Nos meios jurídicos há sentenças isoladas aceitando os precatórios como moeda de compra de imóveis em leilões públicos, a exemplo da proferida pela 2ª Vara de Fazenda Pública de Caxias do Sul. A juíza assegurou o direito de adquirir um imóvel na cidade de Farroupilha mediante parte do pagamento feito com oito precatórios vencidos. A magistrada determinou a expedição da carta de arrematação e devolveu os precatórios ao governo do estado, ou seja, aceitou os títulos como moeda na operação.
 
Essa tese mantém similitude com outras utilizadas para aproveitamento tributário dos precatórios, como o oferecimento em penhora e a compensação. Há de se alertar que essas teses da penhora e da compensação ainda não têm o respaldo total nos tribunais superiores, embora alguns tribunais locais as acolham. O Superior Tribunal de Justiça (STJ) é favorável ao uso de precatórios como garantia em execuções fiscais.
 
Também não há posição definitiva sobre a compensação tributária, sendo o melhor resultado uma decisão monocrática do ministro Eros Grau, do Supremo Tribunal Federal (STF), ainda a ser referenda pela segunda turma, conforme noticia a imprensa.
 
Resta analisar a possibilidade de aceitar créditos de precatórios como pagamento de imóveis a serem alienados pelo poder público. Convém lembrar que a administração pública é regida pelo princípio da legalidade, segundo o qual, o administrador somente pode agir de acordo com aquilo que está previamente autorizado pela lei, divergindo das relações entre particulares, uma vez que, por força da autonomia da vontade, a eles é permitido fazer tudo o que a lei não proíbe.
 
Conforme se observa, as normas genéricas que tratam do procedimento licitatório em nenhum momento contemplam a hipótese de pagamento do valor da oferta pelo imóvel por meio de créditos decorrentes de precatórios.
 
Cumpre anotar que o Código Civil, em seu artigo 315, estabelece que as dívidas em dinheiro devem ser pagas no seu vencimento, em moeda corrente e pelo seu valor nominal.
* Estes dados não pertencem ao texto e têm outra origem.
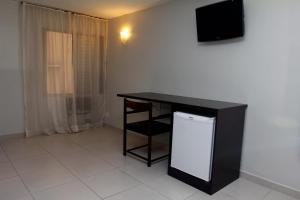 Standard Triple Room (2 Beds)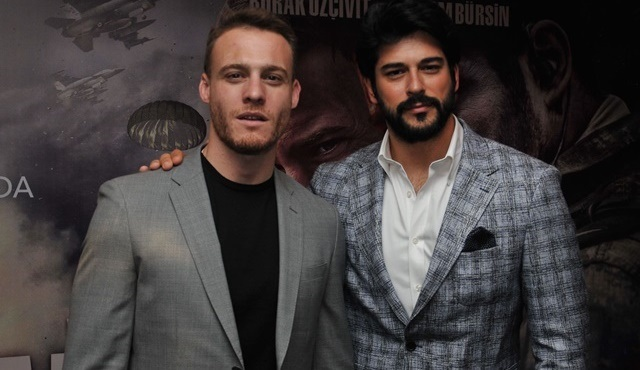 Burak Özçivit ve Kerem Bürsin, Can Feda filmini Adanalı hayranlarıyla izledi!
Logo, da oferta apresentada na concorrência ou no leilão, advém uma dívida em dinheiro (honrar o valor da oferta), a qual deve ser paga em moeda corrente.
 
O precatório é por característica um direito de crédito que se espera receber do ente público em momento futuro, não correspondendo, por conseguinte, a dinheiro, exigência, como visto, contida no Código Civil para pagamento das dívidas dessa natureza.
 
O procurador do estado do Rio Grande do Sul, Cristiano Xavier Bayne, no Parecer nº 14.531/2006, assim se expressou sobre a questão relativa à aceitação de créditos decorrentes de precatórios para aquisição de imóveis alienados pelo Estado, concluindo pela impossibilidade de aceitação de créditos decorrentes de precatórios para aquisição de imóveis alienados pelo estado do Rio Grande do Sul, seja diante da ausência de previsão nas normas gerais de licitação, seja diante da vedação expressa contida no artigo 54 da Lei 4.320/64, seja diante da ofensa à ordem cronológica no pagamento dos precatórios.
 
Vê-se que a arrojada tese de aceitar precatórios como moeda para pagamento esbarra em obstáculos a exemplo dos mencionados até aqui, como a ofensa ao princípio da legalidade, posto que nas licitações o pagamento deverá ser em moeda corrente e que o precatório para isso não se prestaria, por não se caracterizar como dinheiro, além da inobservância da ordem cronológica no pagamento dos precatórios.
 
Esse entendimento de que o precatório não é dinheiro foi, entretanto, afastado pela 1ª Turma do STJ, no Resp. 325868/SP, em 10/09/2001, ministro José Delgado, ao concluir que:
 
“Com o objetivo de tornar menos gravoso o processo executório ao executado, verifica-se a possibilidade inserida no inciso X, do artigo 655, do CPC, já que o crédito do precatório equivale a dinheiro, bem este preferencial (inciso I, do mesmo artigo)” (grifo nosso).
 
Em que pesem esses óbices de ordem legal e constitucional, o anseio social clama por medidas que venham a ser implementadas no sentido de encontrar soluções inteligentes e legítimas a tornar viável a liquidez do instituto do precatório, hoje considerado espúrio e que não pode subsistir na forma como se apresenta e é utilizado pelo Estado.
 
A questão é a de saber o que será feito com os precatórios, visto que a maioria dos entes federativos não honra seus pagamentos, o que causa exorbitantes constrangimentos para os credores da União, estados e municípios, bem como autarquias.
 
O ministro Marco Aurélio de Melo, em entrevista, disse que a questão dos precatórios tem se convertido em um horrendo calote institucionalizado. “STF cobra o pagamento dos precatórios”, publicada na Gazeta Mercantil em 10 de abril de 2000.)
 
Há que se refletir de forma mais aprofundada, no caso dos precatórios; a fim de buscar, por meios legítimos, uma solução criativa e que venha a dar um paradeiro a esse expediente abominável em que se transformou a quitação dessa requisição de pagamento, pelos órgãos do Executivo, chamada de “precatório”.